I’d gone to that house with a single thought in my head, one path I could walk down, but that path went twisting and forked and broken and I lost my way quick. I didn’t mean for it to happen the way it did. That I got to tell you right now, though it won’t make much difference no more. What’s that saying ’bout the road to hell and good intentions? I was running down that damn road, barefoot and full a’ regret. But shit, I couldn’t hate what I was ’bout to do too much, figured it’d lead Lyon right to Kreagar and stop God knows how many more killings. That ain’t a bad thing, is it? Them thoughts were what damned me to the pit without no hope a’ salvation. Right then, in the real, deep, primal part a’ me, I didn’t think I was doing nothing wrong.

After all, I thought in them moments afore I said my hellos to the boy and all them moments afore when I was making up this plan a’ mine—this awful, horrible, terrible plan—that sometimes you got to tie up a kicking rabbit to lure in a wolf. The human in me figured the rabbit would wriggle free in them last seconds or I’d shoot the wolf afore it sunk its teeth. Wild part a’ me knew it was easier to catch a wolf what had a full belly.

Then I stopped dead, full a’ shock and disbelieving.

That was Kreagar thinking. They was Kreagar words in my head. They weren’t mine, weren’t me. Not no more.

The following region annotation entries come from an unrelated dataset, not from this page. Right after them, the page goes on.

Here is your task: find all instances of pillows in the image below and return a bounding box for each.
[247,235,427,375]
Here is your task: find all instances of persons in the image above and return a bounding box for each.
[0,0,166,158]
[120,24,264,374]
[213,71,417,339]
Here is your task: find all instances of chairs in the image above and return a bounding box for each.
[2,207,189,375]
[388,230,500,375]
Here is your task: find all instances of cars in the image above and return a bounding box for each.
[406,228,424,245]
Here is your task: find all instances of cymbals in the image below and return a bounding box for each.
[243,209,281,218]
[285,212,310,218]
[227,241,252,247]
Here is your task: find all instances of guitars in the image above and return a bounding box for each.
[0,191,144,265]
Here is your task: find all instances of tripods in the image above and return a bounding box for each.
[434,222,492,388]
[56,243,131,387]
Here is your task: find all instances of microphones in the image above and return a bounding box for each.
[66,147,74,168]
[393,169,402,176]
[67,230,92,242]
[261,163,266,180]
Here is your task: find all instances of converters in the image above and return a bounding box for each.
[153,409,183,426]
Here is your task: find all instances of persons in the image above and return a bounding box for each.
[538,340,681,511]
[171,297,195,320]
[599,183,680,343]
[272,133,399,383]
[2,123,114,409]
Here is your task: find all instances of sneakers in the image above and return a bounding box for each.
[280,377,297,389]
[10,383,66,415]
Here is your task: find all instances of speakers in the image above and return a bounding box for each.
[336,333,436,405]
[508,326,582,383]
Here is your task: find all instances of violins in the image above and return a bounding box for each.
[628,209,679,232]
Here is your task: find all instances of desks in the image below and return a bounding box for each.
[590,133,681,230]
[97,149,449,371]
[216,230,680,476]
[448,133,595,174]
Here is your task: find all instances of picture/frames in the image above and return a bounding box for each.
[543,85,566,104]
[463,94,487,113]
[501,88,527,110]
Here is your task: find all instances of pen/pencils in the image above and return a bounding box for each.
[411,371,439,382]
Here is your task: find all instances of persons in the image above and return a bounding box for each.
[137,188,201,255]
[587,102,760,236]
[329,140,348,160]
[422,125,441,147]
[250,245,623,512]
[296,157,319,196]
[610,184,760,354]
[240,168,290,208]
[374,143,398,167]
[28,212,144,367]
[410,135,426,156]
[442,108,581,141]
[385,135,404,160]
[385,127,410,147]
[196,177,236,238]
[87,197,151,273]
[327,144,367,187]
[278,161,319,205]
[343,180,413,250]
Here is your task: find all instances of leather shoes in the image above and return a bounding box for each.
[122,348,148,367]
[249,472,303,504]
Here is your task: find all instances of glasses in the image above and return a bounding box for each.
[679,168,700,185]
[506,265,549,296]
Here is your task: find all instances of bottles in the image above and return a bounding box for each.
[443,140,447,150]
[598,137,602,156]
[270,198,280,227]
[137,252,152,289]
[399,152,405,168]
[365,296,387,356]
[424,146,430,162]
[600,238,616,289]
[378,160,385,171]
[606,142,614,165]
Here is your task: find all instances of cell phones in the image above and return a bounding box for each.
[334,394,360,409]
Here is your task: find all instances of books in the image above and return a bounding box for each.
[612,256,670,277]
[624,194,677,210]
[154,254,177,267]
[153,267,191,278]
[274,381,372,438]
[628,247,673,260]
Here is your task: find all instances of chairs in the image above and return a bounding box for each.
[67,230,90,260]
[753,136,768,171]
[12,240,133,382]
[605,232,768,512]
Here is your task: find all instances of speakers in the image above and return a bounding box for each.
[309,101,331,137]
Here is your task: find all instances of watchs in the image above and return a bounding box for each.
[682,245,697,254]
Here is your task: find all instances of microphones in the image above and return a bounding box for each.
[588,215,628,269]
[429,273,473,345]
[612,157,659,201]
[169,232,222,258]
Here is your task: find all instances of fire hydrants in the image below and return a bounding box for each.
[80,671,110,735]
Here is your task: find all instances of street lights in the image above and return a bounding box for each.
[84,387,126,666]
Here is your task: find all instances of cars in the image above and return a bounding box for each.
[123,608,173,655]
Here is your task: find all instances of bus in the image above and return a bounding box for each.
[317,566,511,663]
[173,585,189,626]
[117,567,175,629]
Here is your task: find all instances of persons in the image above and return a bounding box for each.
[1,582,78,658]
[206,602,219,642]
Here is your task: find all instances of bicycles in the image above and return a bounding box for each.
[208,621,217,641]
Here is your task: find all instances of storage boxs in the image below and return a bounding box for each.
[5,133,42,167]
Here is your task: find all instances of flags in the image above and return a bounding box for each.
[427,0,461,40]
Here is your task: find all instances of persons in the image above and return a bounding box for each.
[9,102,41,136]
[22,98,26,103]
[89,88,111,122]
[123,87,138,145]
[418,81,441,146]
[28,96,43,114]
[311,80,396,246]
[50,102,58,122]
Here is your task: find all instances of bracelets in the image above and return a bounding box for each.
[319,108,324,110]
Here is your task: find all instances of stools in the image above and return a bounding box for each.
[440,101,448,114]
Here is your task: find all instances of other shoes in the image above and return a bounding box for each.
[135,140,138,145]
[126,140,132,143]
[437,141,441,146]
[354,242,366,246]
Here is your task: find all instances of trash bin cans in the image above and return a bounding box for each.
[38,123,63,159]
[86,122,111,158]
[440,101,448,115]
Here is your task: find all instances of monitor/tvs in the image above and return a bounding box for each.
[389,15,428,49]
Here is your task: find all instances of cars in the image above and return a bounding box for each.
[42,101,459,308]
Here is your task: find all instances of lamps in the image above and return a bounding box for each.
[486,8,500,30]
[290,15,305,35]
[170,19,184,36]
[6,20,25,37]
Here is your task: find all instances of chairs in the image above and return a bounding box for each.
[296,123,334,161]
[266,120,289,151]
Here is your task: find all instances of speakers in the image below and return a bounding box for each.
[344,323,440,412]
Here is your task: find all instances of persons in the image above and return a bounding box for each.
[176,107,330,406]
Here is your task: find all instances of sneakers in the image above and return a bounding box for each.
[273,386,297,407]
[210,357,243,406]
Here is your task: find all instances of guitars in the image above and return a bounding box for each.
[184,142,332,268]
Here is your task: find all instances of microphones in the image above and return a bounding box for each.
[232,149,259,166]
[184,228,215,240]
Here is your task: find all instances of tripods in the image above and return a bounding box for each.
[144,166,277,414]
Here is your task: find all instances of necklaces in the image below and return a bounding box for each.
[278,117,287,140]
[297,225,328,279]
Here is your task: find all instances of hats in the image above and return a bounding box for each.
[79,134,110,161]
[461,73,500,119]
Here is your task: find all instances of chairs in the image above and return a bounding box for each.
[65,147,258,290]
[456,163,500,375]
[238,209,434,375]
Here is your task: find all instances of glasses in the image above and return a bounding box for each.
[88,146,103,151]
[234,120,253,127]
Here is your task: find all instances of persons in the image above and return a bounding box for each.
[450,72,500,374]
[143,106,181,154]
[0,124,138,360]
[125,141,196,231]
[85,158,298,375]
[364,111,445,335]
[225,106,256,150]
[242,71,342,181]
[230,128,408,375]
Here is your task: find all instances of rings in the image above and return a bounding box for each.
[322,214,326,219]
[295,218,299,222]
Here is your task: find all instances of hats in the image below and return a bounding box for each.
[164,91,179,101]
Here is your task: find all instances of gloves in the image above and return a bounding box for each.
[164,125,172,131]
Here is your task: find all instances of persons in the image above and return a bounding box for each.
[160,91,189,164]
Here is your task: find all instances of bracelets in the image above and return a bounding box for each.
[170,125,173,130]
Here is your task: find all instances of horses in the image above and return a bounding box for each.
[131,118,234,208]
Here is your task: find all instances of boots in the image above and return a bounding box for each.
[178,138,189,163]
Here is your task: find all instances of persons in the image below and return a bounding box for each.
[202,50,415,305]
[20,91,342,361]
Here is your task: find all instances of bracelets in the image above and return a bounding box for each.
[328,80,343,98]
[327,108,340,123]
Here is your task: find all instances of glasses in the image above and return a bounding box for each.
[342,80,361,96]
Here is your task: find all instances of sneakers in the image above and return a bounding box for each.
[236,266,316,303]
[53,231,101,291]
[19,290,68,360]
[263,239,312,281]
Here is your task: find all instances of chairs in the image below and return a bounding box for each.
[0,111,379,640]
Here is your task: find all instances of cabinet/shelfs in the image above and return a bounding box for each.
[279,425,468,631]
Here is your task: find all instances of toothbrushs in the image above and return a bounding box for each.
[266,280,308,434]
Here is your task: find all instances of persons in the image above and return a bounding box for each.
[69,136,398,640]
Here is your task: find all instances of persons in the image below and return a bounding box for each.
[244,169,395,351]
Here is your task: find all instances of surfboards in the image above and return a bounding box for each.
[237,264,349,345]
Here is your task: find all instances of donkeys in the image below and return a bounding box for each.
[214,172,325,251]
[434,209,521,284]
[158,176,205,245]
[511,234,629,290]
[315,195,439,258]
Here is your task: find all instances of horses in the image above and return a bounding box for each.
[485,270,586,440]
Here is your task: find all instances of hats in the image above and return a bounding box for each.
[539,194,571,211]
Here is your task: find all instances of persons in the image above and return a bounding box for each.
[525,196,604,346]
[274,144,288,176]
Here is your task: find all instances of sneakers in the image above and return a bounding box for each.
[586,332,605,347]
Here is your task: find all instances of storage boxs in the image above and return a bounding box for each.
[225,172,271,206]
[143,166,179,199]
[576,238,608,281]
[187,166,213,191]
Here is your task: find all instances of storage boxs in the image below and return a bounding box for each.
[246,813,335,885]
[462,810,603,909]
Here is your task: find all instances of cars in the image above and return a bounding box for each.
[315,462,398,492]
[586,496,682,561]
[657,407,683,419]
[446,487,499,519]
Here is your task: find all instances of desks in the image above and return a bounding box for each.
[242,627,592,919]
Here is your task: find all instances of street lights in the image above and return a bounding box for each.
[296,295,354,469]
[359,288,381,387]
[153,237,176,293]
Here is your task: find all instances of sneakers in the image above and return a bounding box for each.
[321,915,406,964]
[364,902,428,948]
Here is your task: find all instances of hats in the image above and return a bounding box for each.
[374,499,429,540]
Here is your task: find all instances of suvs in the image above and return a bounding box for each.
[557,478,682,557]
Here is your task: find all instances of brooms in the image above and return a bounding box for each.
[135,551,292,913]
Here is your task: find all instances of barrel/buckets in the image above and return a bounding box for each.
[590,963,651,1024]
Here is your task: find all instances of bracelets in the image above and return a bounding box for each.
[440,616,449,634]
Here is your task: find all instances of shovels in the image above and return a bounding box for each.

Knowing that, feeling that black poison in me, like oil swimming on water, my legs went from ’neath me and my knees hit the snow. I wanted to slap myself, kick myself, rip my goddamn brain out a’ my head for even coming up with the idea, rip my heart out for believing it was
right
. My guts wanted to heave up them thoughts and spill ’em, hot and steaming, on the snow. I wouldn’t do it. Couldn’t do it. No sir. Whatever I was, however bad I was, I weren’t Kreagar. No sir. I weren’t him. His rules a’ living weren’t mine and I wouldn’t look at human life like he did, as nothing more’n meat. That boy weren’t bait. That boy weren’t a deer or a rabbit or a thing to hunt. He was snow-pure and sweet as his uncle’s apple pie.